Spending on drugs is NOT unsustainable or rising rapidly. The facts are:
✜  drugs account for a relatively small (10-14%) percentage of healthcare expenditures – a figure that hasn’t materially changed in 50 years – and drug spending is expected to grow in line with overall healthcare costs through at least 2024, according to government estimates;
✜  net price growth for branded drugs was a mere 2.8% last year, as intense market competition among drug makers and negotiations by powerful payers continue the trend of sharply rising discounts and rebates; and
✜  nearly 90% of all prescriptions in the United States today are now for low-cost generic drugs, up from less than 20% in 1984 – saving the healthcare system more than $1.5 trillion over the past 10 years alone.

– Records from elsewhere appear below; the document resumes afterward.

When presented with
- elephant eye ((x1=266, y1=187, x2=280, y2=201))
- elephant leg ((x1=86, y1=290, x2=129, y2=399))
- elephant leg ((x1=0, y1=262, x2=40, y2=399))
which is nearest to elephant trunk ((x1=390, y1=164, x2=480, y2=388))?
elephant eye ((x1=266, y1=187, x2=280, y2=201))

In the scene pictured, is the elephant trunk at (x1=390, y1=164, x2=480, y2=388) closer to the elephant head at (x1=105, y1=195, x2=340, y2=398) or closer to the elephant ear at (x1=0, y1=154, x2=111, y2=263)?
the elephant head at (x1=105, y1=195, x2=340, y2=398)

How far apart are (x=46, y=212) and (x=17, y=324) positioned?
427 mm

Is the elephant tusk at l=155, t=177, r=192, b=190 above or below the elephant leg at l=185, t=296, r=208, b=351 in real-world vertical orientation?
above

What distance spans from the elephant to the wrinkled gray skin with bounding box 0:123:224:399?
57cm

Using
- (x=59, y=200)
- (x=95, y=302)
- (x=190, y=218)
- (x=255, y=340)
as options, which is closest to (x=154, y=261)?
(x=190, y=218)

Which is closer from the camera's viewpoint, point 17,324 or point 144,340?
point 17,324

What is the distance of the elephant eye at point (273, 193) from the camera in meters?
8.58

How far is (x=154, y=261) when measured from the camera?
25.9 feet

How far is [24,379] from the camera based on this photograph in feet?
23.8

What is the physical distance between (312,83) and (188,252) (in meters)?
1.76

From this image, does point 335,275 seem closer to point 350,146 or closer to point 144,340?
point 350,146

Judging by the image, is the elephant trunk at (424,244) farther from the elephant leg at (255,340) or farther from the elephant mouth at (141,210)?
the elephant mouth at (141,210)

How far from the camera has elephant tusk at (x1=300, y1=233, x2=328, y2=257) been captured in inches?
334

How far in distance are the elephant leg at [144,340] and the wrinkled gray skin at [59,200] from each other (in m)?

Despite the rhetoric on the campaign trail and in the media, biomedical innovations are not the cause of problems in our healthcare system, THEY ARE THE SOLUTION!


Spending on drugs is NOT driving the large hikes in insurance premiums. Insurers’ own data show that:
✜  three quarters of all insurance premium growth is being driven by increasing payments to hospitals and doctors; and
✜  insurers spend about as much on their own administrative costs as they do on all medicines combined.

The truth is that the insurance system doesn’t work, especially for the sickest of patients with complex medication needs. Insurance companies continue to shift more and more of their drug costs onto the backs of patients – with patient cost sharing for drugs now averaging 20%, or roughly 5 times what patients have to pay for hospital care.

The good news is that the drug innovation ecosystem does work. Patients and society are rewarded with cycles of valuable new innovations followed by lower-priced generics for generations to come – all the while entrepreneurs and investors continue the high-risk search for the next medical breakthroughs.

Indeed, the biopharmaceutical industry has the highest rate of R&D reinvestment of any industry – more than 19% – which drives this search for new cures and treatments for patients in need.

“Creating new drugs through biotechnology is at the risky end of a business in which superhuman stamina and bottomless pockets are minimum requirements.”